The data Start Marker

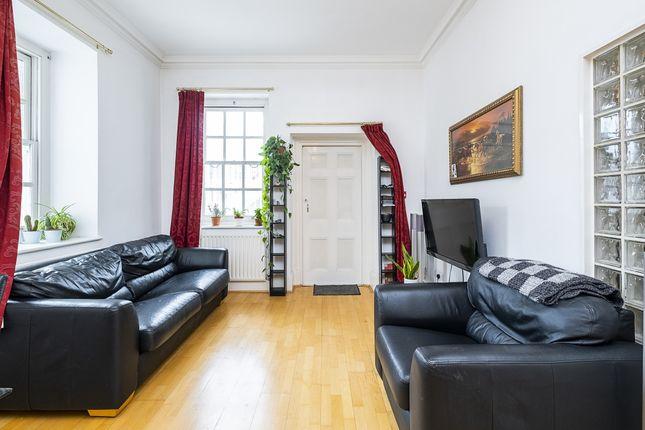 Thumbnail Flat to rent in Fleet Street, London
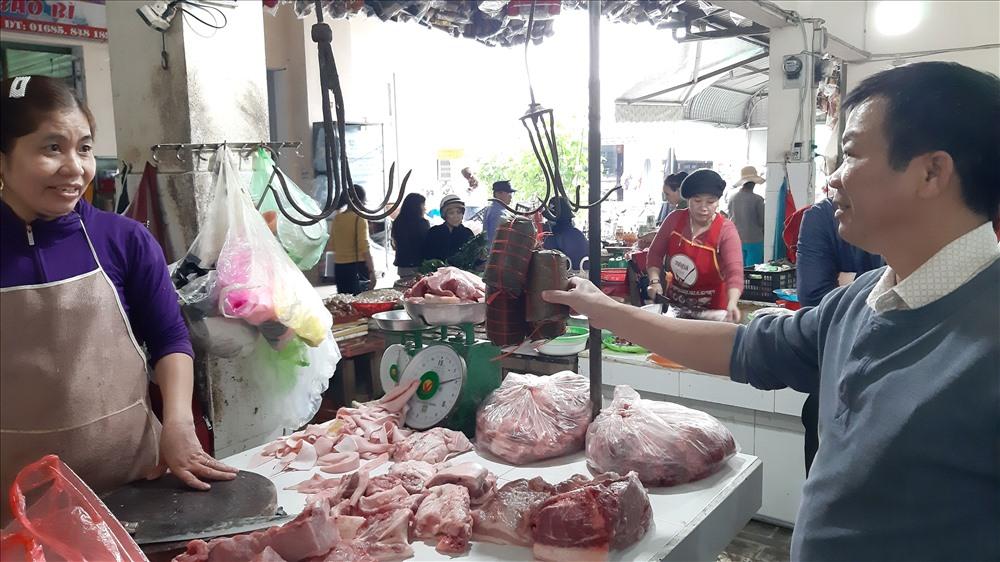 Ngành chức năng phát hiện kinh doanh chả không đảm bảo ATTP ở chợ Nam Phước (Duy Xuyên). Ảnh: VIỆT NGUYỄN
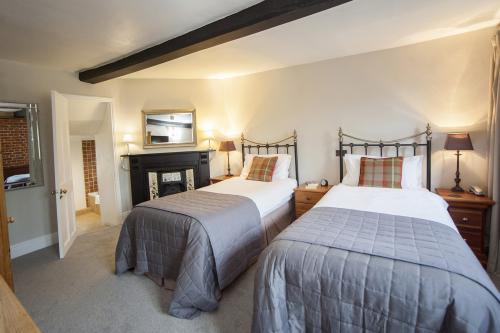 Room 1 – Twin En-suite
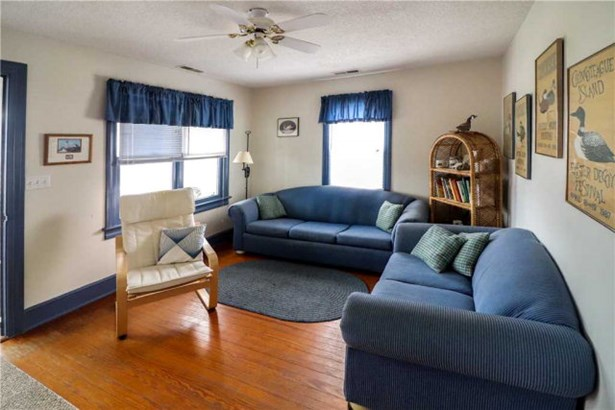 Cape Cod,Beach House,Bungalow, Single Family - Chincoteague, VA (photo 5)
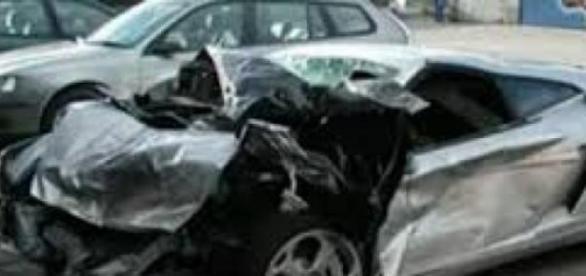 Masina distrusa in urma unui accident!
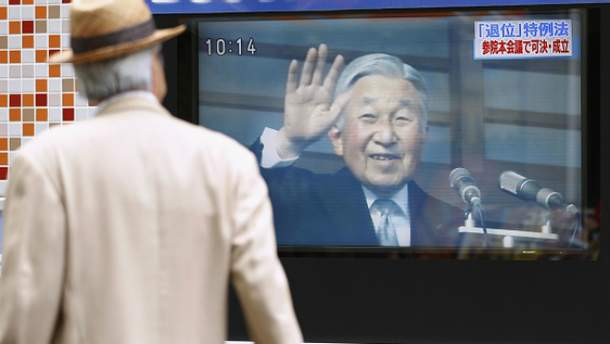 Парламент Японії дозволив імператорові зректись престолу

The data End Marker

◆ **Goal of the exercise**
Your answer should be the lines from the first record down to the line containing "Masina distrusa in urma unui accident!", restated exactly, with no pictures.

◆ **Answer below**
 Thumbnail Flat to rent in Fleet Street, London
 Ngành chức năng phát hiện kinh doanh chả không đảm bảo ATTP ở chợ Nam Phước (Duy Xuyên). Ảnh: VIỆT NGUYỄN
 Room 1 – Twin En-suite
 Cape Cod,Beach House,Bungalow, Single Family - Chincoteague, VA (photo 5)
 Masina distrusa in urma unui accident!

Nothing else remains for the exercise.